Give again, exactly and without pictures, the lines running from the line with "Brain Anatomy Medulla" to the end of the records below.

(Given entries Opens)

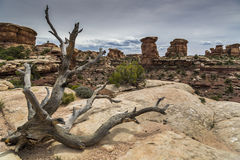 死的杜松树和峡谷在Canyonlands在犹他 库存图片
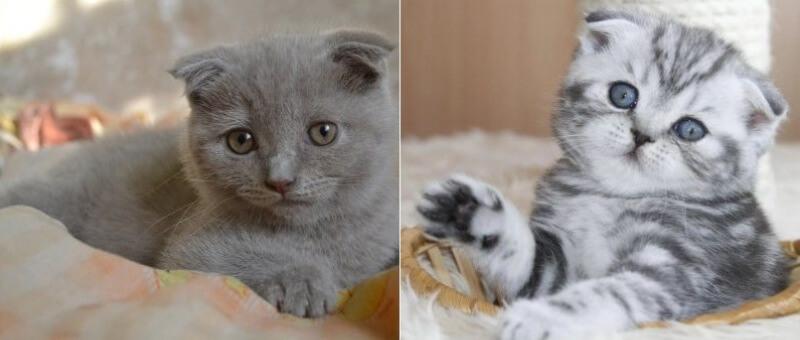 На фото котята породы Скоттиш фолд (Шотландская вислоухая)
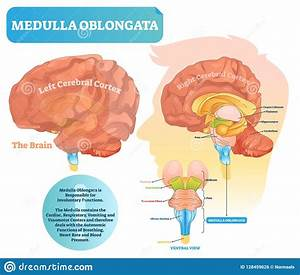 Brain Anatomy Medulla Oblongata And Spinal Cord Royalty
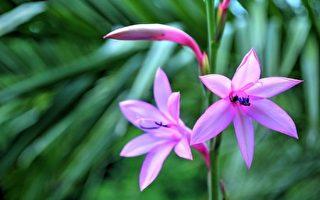 紫色的花。(Pixabay)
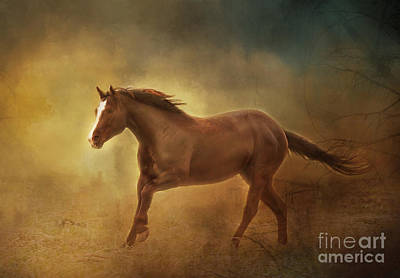Photograph - Into The Light Horse Digital Painterly by Clare VanderVeen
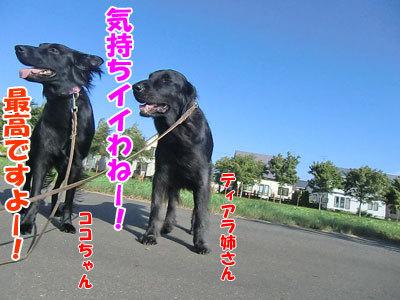 チャンスとティアラ+ココ-20120831-1-400.jpg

(Given entries Closes)

Solution to this problem:
 Brain Anatomy Medulla Oblongata And Spinal Cord Royalty
 紫色的花。(Pixabay)
Photograph - Into The Light Horse Digital Painterly by Clare VanderVeen
 チャンスとティアラ+ココ-20120831-1-400.jpg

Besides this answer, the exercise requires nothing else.